Problem requirements
Write out, word for word, every line in the data below from the one containing "Precision-flip control" to the one containing "HOW TO MEASURE?", both of them included.

Stored data
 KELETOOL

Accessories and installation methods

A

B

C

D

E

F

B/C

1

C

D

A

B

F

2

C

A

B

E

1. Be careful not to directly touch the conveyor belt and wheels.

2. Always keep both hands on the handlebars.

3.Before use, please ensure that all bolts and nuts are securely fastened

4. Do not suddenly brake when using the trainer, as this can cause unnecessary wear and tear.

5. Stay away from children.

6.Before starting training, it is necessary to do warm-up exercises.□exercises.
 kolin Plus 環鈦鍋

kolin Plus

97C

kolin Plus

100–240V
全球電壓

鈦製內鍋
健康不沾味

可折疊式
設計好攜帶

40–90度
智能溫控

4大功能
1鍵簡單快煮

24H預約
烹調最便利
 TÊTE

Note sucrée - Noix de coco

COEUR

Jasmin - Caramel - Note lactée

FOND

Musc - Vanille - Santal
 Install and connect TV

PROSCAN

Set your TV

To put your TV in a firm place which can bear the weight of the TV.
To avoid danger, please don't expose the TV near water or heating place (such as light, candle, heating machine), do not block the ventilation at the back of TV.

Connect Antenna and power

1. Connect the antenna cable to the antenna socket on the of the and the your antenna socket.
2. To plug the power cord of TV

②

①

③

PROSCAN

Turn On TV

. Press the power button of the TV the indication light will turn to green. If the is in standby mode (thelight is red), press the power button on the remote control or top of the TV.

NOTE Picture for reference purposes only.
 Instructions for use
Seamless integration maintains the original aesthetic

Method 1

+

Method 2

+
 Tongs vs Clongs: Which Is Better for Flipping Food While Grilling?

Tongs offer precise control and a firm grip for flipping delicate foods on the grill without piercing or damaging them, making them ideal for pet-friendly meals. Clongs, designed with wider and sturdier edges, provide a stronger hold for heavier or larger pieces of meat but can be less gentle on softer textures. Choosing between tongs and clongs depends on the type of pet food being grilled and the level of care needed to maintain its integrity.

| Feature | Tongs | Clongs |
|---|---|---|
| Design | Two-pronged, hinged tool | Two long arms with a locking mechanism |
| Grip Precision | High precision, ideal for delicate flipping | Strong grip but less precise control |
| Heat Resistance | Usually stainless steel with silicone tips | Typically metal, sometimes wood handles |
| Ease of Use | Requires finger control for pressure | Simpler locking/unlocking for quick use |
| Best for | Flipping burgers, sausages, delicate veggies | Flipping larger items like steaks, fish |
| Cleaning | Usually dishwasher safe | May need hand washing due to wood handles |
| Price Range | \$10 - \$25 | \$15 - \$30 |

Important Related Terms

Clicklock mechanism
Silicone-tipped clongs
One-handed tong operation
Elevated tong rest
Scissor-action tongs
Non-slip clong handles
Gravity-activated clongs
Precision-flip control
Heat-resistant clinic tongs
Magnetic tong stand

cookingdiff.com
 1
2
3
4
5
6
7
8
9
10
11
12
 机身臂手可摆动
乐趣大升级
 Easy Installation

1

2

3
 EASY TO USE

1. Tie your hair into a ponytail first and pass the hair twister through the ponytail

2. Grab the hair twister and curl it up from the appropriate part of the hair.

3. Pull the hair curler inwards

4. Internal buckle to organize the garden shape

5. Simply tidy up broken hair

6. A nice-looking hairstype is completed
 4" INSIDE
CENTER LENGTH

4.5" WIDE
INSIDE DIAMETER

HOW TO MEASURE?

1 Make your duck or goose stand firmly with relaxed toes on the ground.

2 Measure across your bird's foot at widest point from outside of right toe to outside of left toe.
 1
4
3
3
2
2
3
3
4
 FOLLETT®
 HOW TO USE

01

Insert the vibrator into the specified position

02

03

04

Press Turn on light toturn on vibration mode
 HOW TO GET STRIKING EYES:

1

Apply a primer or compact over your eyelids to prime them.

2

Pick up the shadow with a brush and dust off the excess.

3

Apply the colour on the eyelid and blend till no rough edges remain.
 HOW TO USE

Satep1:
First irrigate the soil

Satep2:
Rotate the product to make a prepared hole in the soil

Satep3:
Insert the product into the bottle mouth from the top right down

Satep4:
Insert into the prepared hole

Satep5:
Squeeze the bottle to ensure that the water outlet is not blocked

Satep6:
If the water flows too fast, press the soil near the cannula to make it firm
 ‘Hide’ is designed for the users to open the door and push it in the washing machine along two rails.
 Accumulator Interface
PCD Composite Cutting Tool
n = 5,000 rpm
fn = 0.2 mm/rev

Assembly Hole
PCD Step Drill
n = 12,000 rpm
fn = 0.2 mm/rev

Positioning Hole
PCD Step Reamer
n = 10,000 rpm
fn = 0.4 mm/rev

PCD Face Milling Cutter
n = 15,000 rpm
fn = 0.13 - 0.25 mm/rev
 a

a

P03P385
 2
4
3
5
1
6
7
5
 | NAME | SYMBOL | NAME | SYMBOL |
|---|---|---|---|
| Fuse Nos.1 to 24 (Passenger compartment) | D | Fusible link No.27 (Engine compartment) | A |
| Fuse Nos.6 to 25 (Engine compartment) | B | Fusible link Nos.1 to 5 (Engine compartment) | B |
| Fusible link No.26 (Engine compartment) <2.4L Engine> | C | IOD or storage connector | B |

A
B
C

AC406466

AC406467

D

Result of this task
Precision-flip control
Heat-resistant clinic tongs
Magnetic tong stand

cookingdiff.com
 1
2
3
4
5
6
7
8
9
10
11
12
 机身臂手可摆动
乐趣大升级
 Easy Installation

1

2

3
 EASY TO USE

1. Tie your hair into a ponytail first and pass the hair twister through the ponytail

2. Grab the hair twister and curl it up from the appropriate part of the hair.

3. Pull the hair curler inwards

4. Internal buckle to organize the garden shape

5. Simply tidy up broken hair

6. A nice-looking hairstype is completed
 4" INSIDE
CENTER LENGTH

4.5" WIDE
INSIDE DIAMETER

HOW TO MEASURE?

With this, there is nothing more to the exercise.